Aller au contenu

Blessures

Chute : que vérifier, et quand s’inquiéter

4 min de lecture Mis à jour le 5 août 2026

Randonneur assis sur un sentier alpin, vérifiant calmement son poignet et son genou après une chute
L’essentiel

Après une chute, trois vérifications passent avant tout : la tête a-t-elle porté, un membre refuse-t-il l’appui ou le mouvement, et la douleur se concentre-t-elle sur un point osseux précis. En l’absence de ces trois signes, la plupart des chutes ne laissent que des contusions, qui se surveillent 48 heures. Chez les personnes âgées, toute chute mérite d’être signalée à un médecin, même sans blessure apparente.

Les premières minutes

Se relever trop vite est le premier réflexe, et le mauvais : prenez le temps d’un tour d’horizon assis. L’adrénaline masque la douleur pendant plusieurs minutes — une vérification posée maintenant évite d’aggraver une lésion en repartant trop tôt, notamment en montagne.

Vérifier dans l’ordre

  1. La tête

    Y a-t-il eu un choc de la tête, même léger ? Perte de connaissance, trou de mémoire, vision trouble, nausée : chacun de ces signes impose un avis médical le jour même.

  2. Les appuis

    Pouvez-vous faire quatre pas ? Une cheville ou un genou qui refuse l’appui juste après la chute doit être examiné — les critères précis sont dans le guide douleur à la cheville.

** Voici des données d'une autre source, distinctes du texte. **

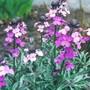 wallflower 'Bowles Mauve' (erysimum)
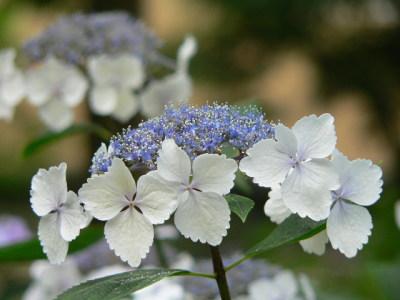 紫陽花52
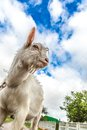 Portrait of a goat eating a grass on a green meadow funny looking to camera over blue sky background focus the nose Stock Photo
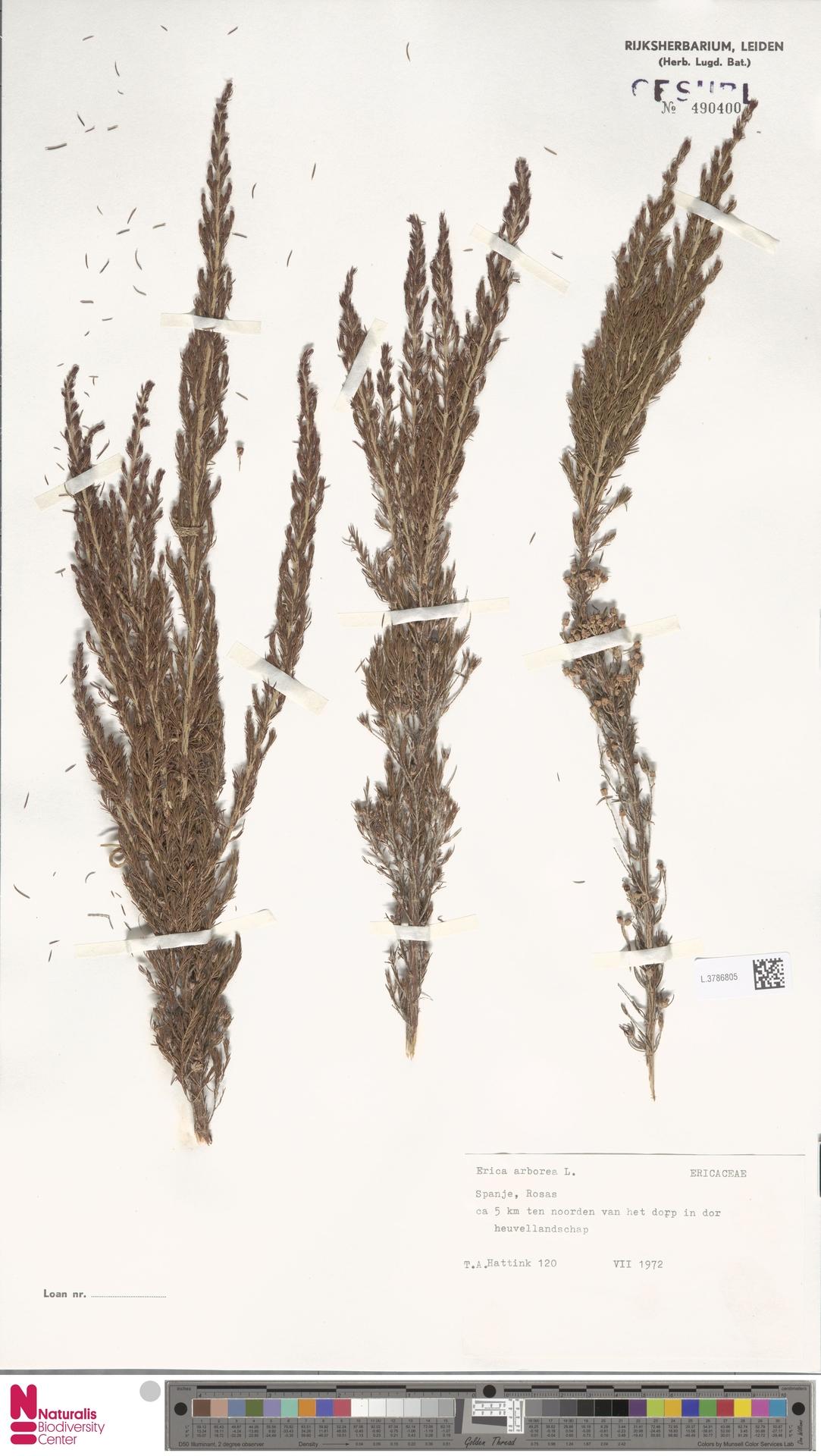 L.3786805 | Erica arborea L.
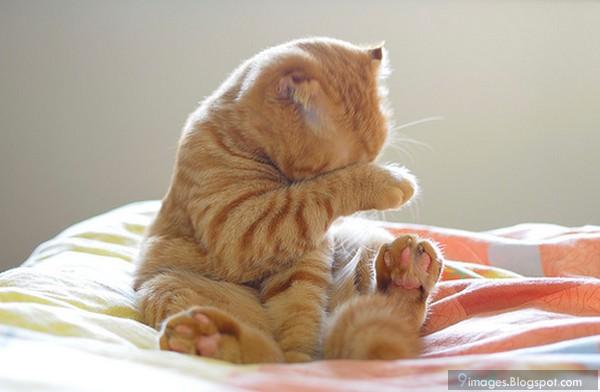 cat lover dating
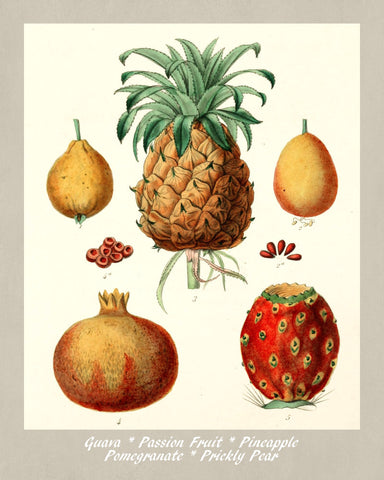 Tropical Fruit Print Vintage Botanical Illustration Poster Art - OnTrendAndFab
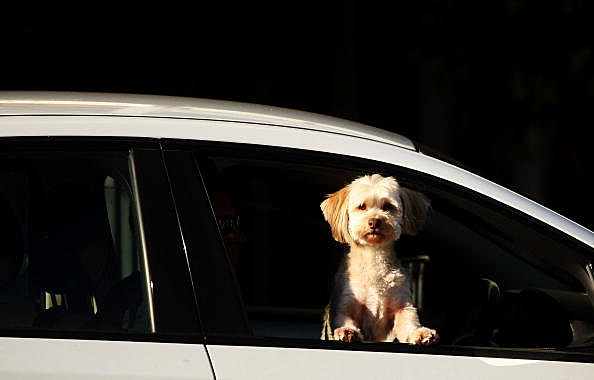 A dog watches from a car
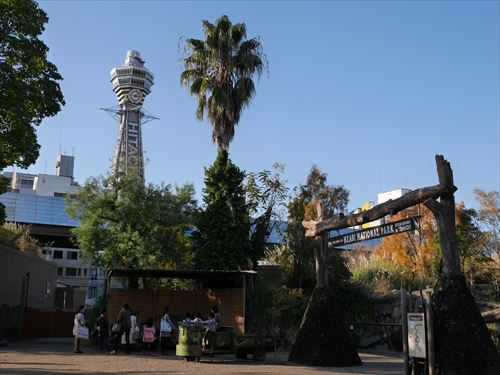 tennoji-zoo018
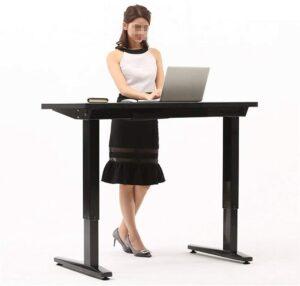 JenLn Electric Height Adjustable Standing Desk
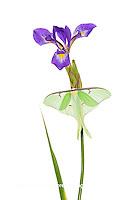 30040-00101 Luna Moth (Actias luna) on Blue Flag Iris (Iris versicolor) on white background, Marion Co., IL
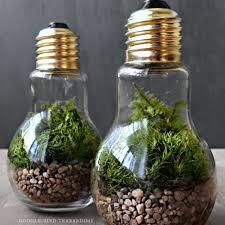 light bulb plant terrarium currently unavailable apollobox
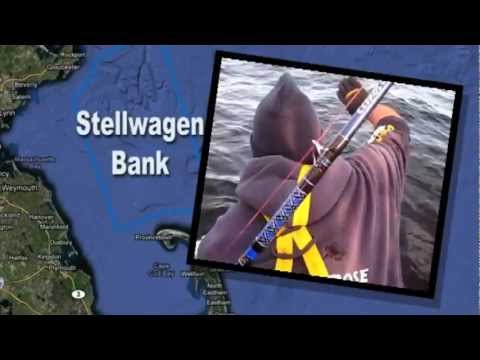 Stellwagen Bank Tuna - The Fisherman Magazine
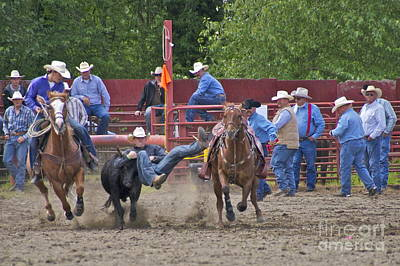 Lightcapes Photograph - Steer Wrestler by Sean Griffin
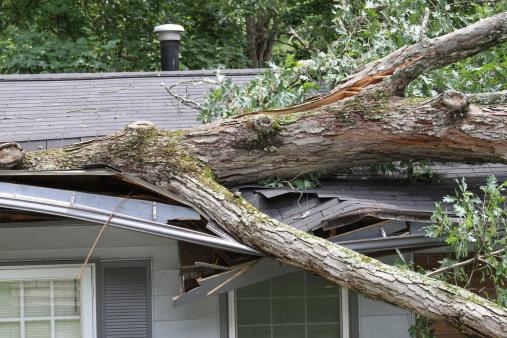 Storm Damage 119162012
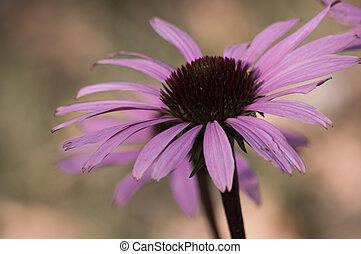 echinacea flower close-up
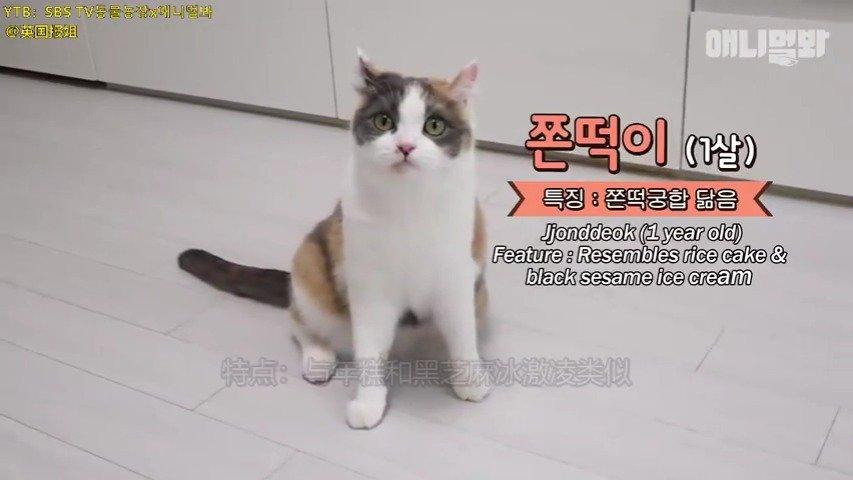 一只为了零食决定走上犯罪道路的猫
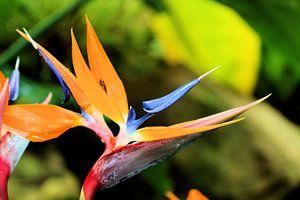 Kleurrijke plant van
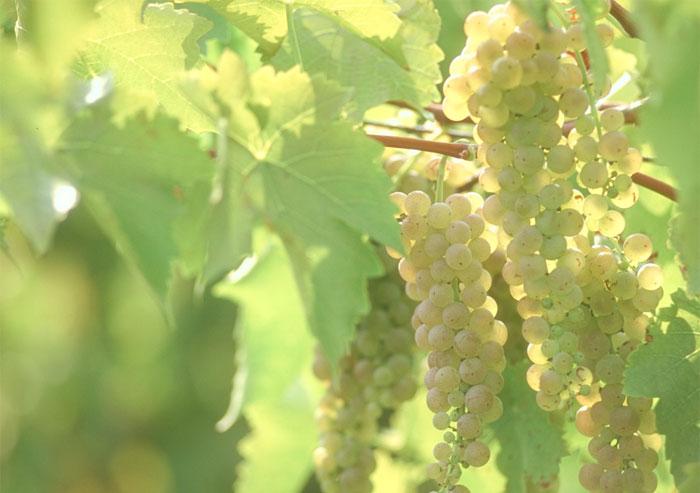 Виноград удобряют осенью или рано весной до распускания почек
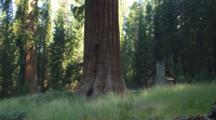 Meadow And Sequoia Tree Trunks, With Historic Galen Clark's Cabin.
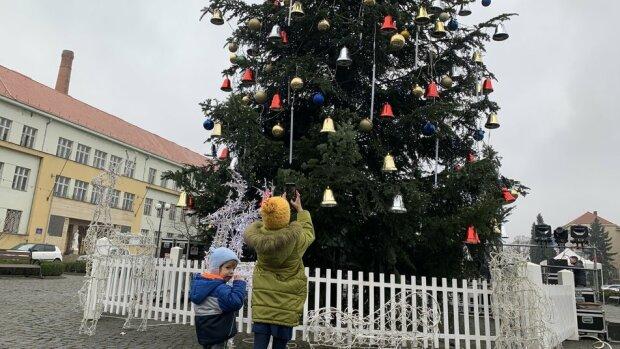 """В Ужгороді """"прокинулася"""" головна новорічна красуня, українці не натішаться: """"Прикраса Закарпаття"""""""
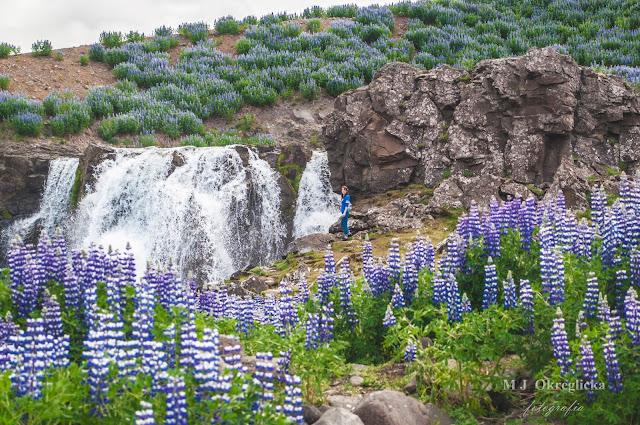 Wodospad islandzki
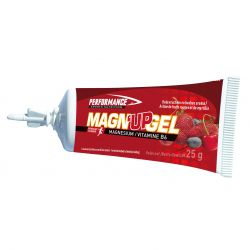 Performance Magn'up gel Stick de gel 36x25g
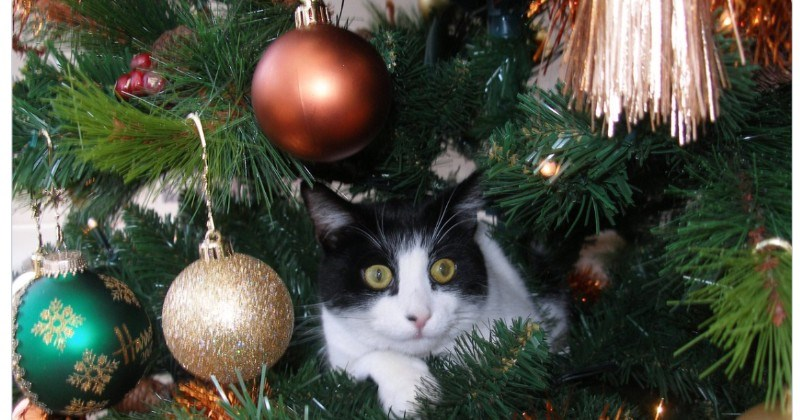 A collection of Twitter users share their wholesome cat in a tree moments | black and white car sitting among baubles in a decorated Christmas tree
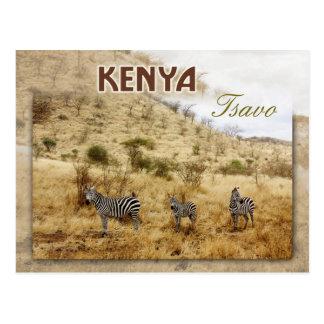 Cebras en Tsavo, Kenia Tarjetas Postales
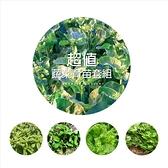 〔超值團購〕CARMO夏日蔬菜育苗小套組(含土盆&種子)【ZZ008】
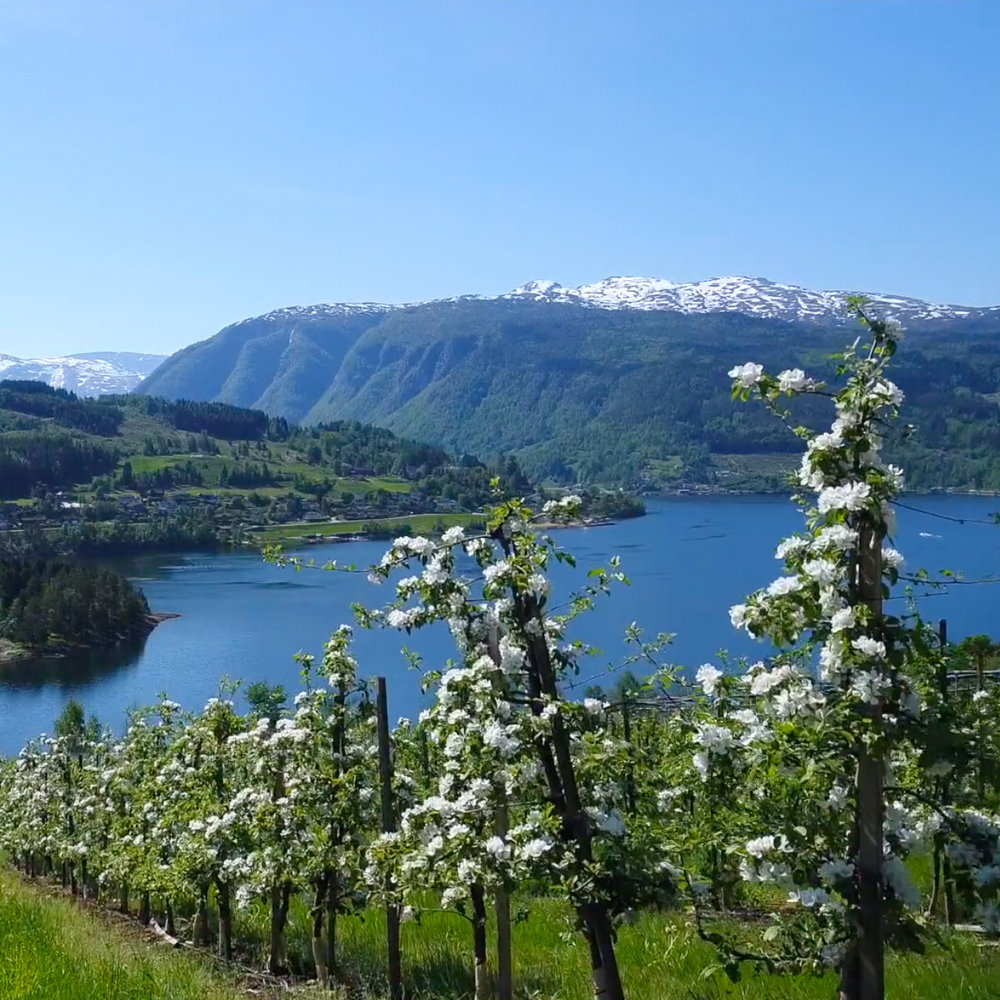 Brakanes Hotel - Video for the Hardanger base hotel ‹‹Brakanes Hotel›› showing the beautiful nature in Hardanger,Made in 2018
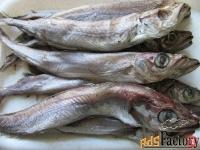рыба морская в нижнем новгороде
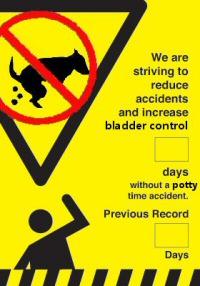 Accident Record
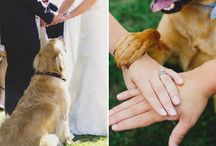Wedding with dogs <3
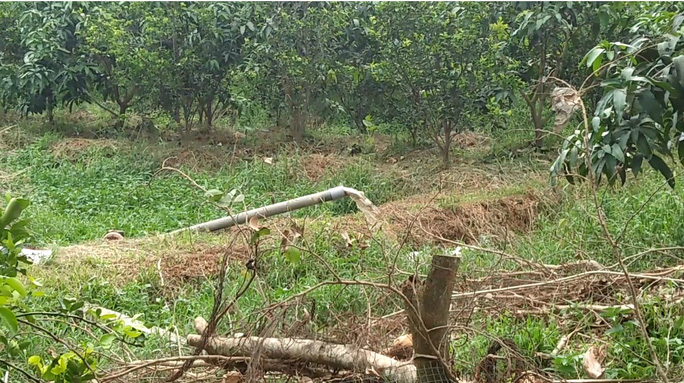 Trang trại nuôi heo dùng ống bơm nước thải ra môi trường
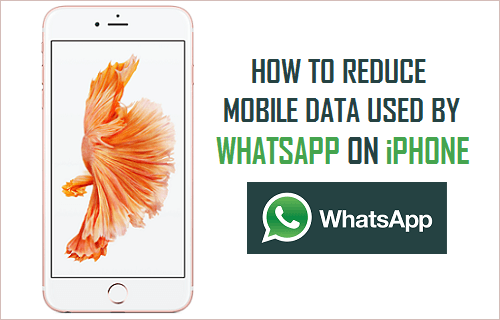 how to minimize data usage on iphone how to reduce mobile data used by whatsapp on iphone 20175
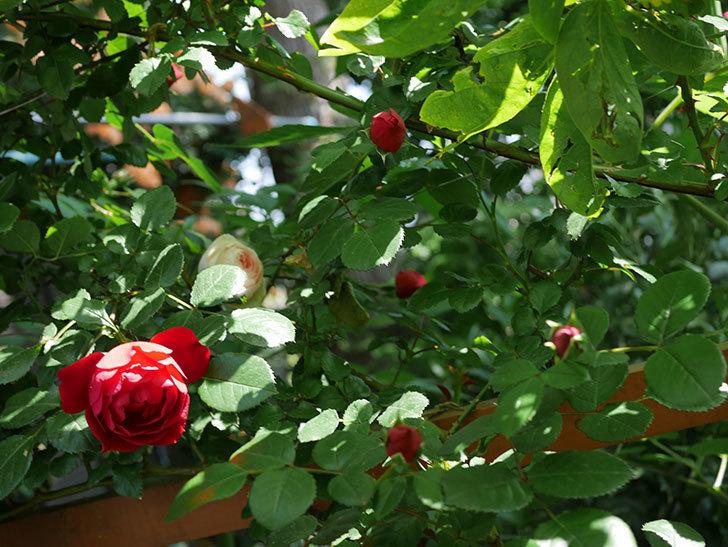 フロレンティーナ(ツルバラ)が咲いた。2018年-18.jpg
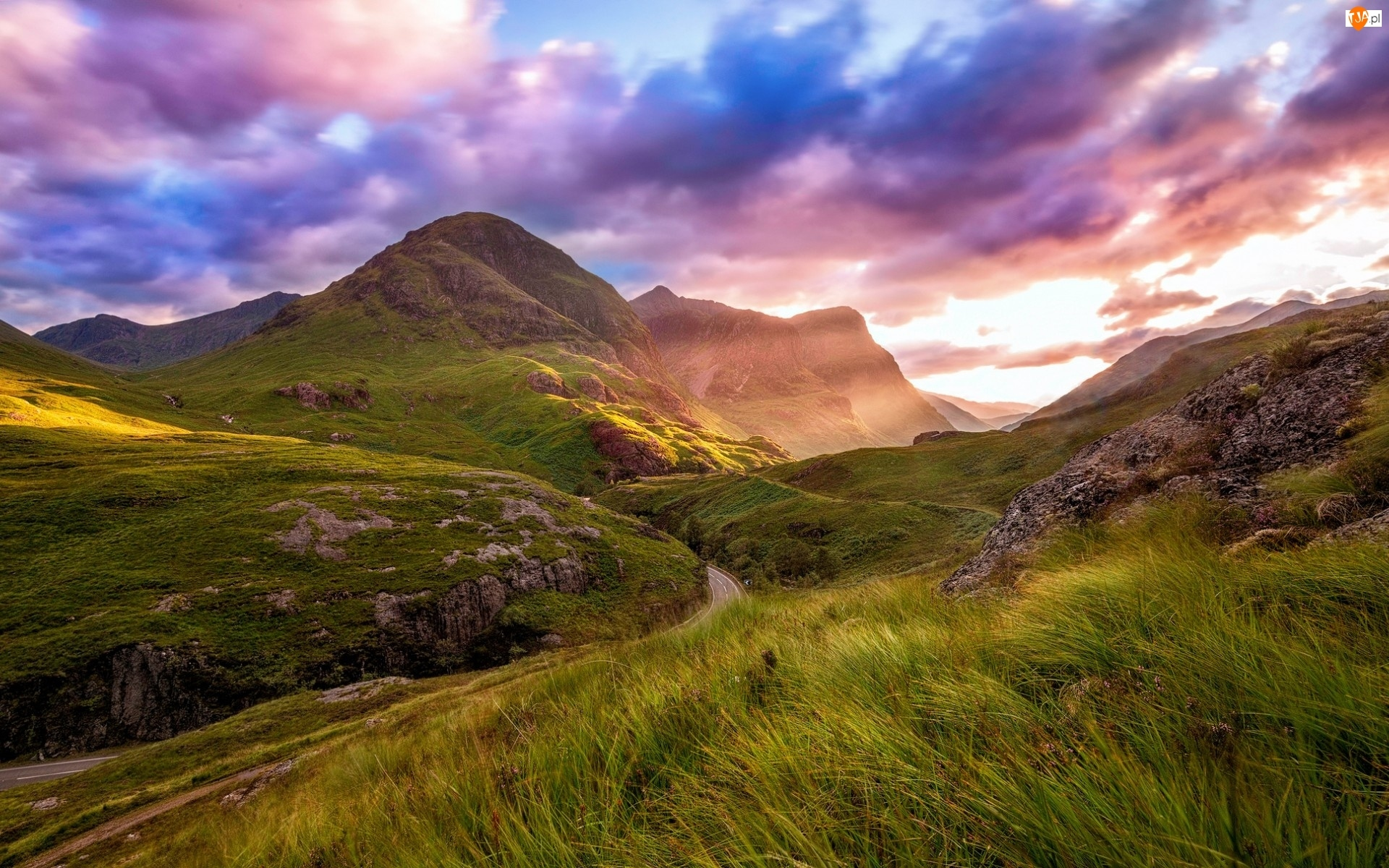 Trawą, Droga, Wzgórz, Pośród, Porośniętych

  3. Les poignets et les mains

    On amortit avec les mains : une douleur osseuse précise du poignet, surtout au creux sous le pouce, justifie une radiographie même si les doigts bougent.

  4. Le reste, point par point

    Palpez les zones douloureuses : une douleur diffuse des masses musculaires rassure, une douleur exquise sur un os précis inquiète.

Signes d’alerte

La surveillance des 48 heures

Passé le premier tri, l’essentiel se joue sur deux jours. Une contusion simple est douloureuse tout de suite puis s’améliore régulièrement ; tout ce qui suit la trajectoire inverse — une douleur qui augmente, un gonflement qui s’étend, une fonction qui se dégrade — doit être examiné.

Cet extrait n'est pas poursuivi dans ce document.